Get Your Final Exam Party Planning In Gear. Another Requested Flashback. 5 Years Ago.

As I headed to my office with a briefcase in one hand, and a large box I pushed with my feet along the hallway, I started hearing Frankie Avalon - no, really - music coming from an open classroom door. It got louder as I went, and when I got there and looked in, I saw my colleague, a pleasant and lovely woman of 50, dancing in the middle of her classroom with about 15 students.

The rest from "Out of Touch Olivia."


  1. Had a jackass next to me throwing a real wingding of a final exam party yesterday. LOUD music. The smell of cheap pizza. Several loud explosions of sounds as someone spilled Fanta orange drink on the tables.

    My students, God bless them, looked at me like I was an ogre.

  2. In my own experience, insecure proffies run these parties because they need to be liked. I find it horribly sad. You may do it for your own reasons, but this is what I've seen.

  3. I don't object to end-of-semester parties in principle (as long as all other activities of the class have wound up), but by the end of the semester, just getting myself to class, in at least semi-clean clothes with no missing fasteners that are truly crucial, having showered sometime in the last 48 hours, is about all I can manage. There's no way I'm going to plan/shop/cook for a party, or organize anybody else's doing so.

    Of course I do spend at least 45 minutes one-on-one with each student in the last 3-4 weeks of classes, providing individualized feedback on the draft of a project that is worth 50% of the final grade.

    If I'm going to do that or a party, I think I'll stick with the paper conferences.

    1. I see somebody on the old post suggested that my speculation that the party fell on evaluation day was "sour." It's hard to recover the feelings of 2011, but not necessarily. As far as I'm concerned, student evaluations are such a broken system that I don't really blame people, especially people whose jobs genuinely depend on the #$%! things, trying to manipulate them in any way possible. And at least for women, I strongly suspect that bringing food, or pretty much anything else that makes one seem nice/motherly/otherwise gender-conforming, helps.

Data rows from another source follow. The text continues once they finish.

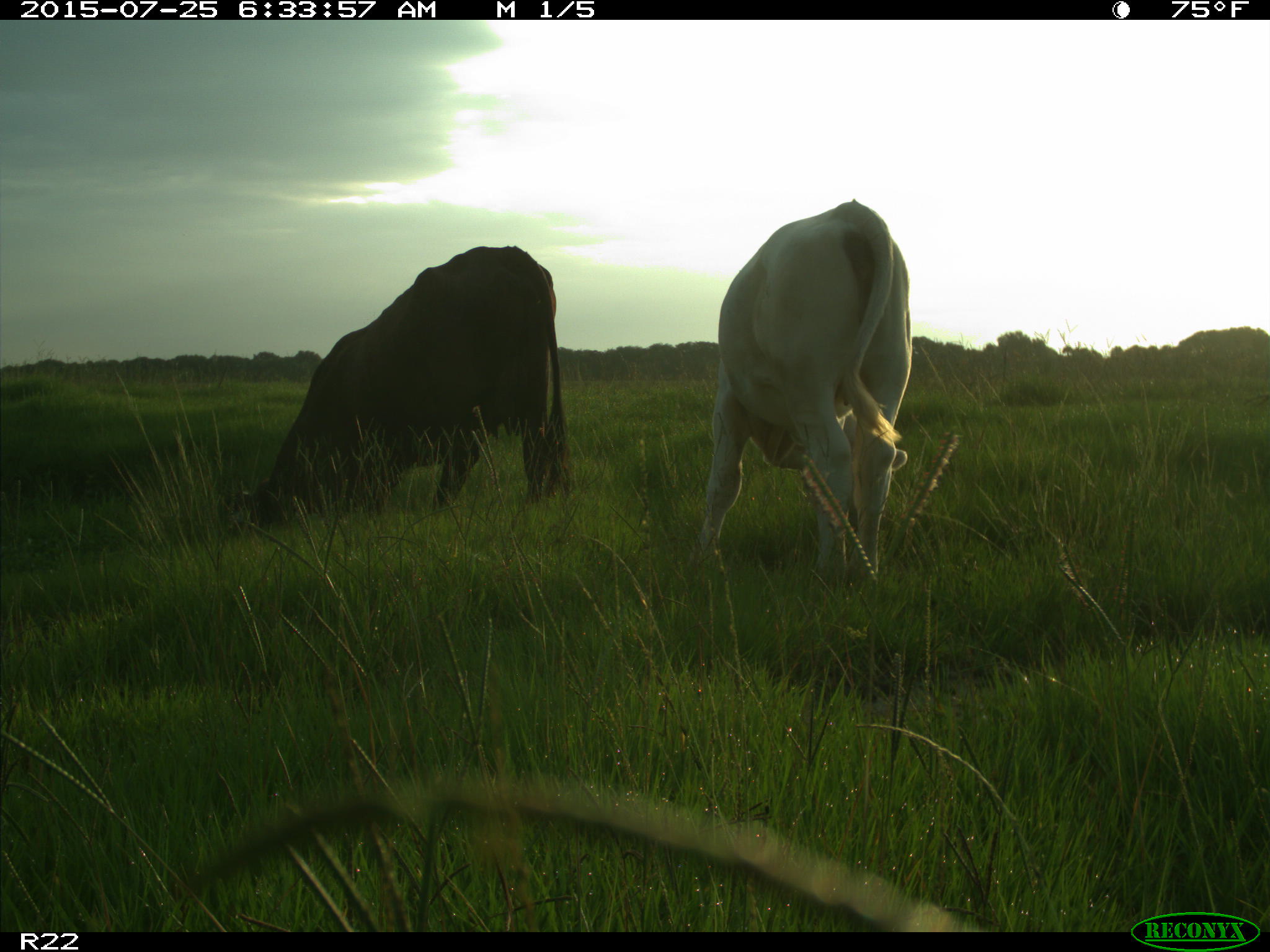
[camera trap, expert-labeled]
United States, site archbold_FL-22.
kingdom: Animalia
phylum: Chordata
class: Mammalia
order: Artiodactyla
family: Bovidae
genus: Bos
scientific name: Bos taurus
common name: domestic cow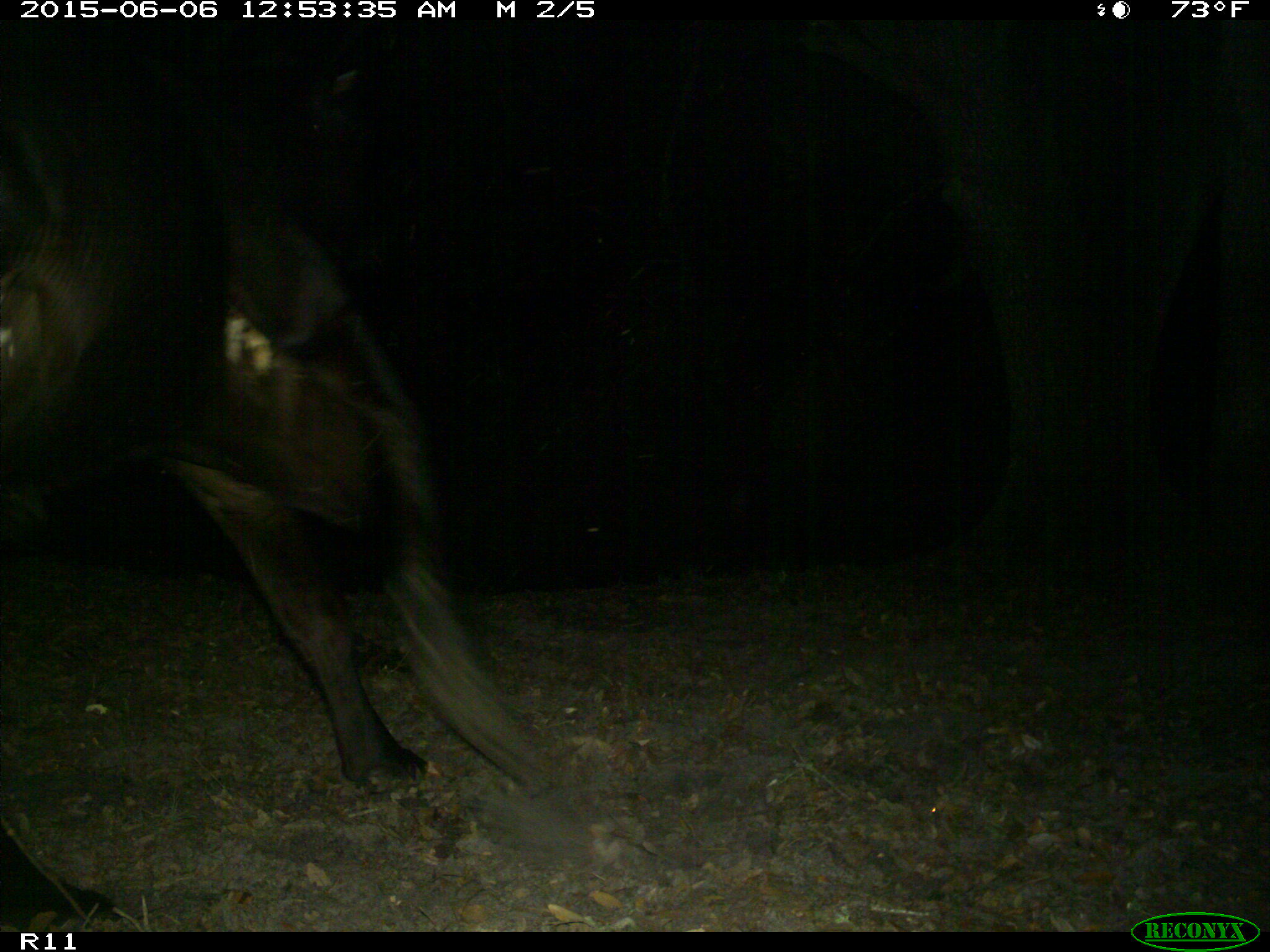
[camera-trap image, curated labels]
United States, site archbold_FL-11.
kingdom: Animalia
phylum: Chordata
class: Mammalia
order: Artiodactyla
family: Bovidae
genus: Bos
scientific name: Bos taurus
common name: domestic cow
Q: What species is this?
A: Bos taurus (domestic cow).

      I'm also pretty sure that holding one-on-one conferences during the last month of school helps, but that's not why I hold them.

    2. I've found that come evaluation day, simply decreasing the rate of beatings has a wonderful effect on morale.

  4. Thanks to the RGM for this timely reminder. I've been devoting probably too much thought with whether to bring food to the final meeting of my yearlong class. On one hand, what's the harm? and I do like to bake. On the other hand, as Cassandra so wisely points out, the gender-normative, mom-ish, and (as the comments on the original post suggest) needing to be liked aspects are present and weird. I'm going with not.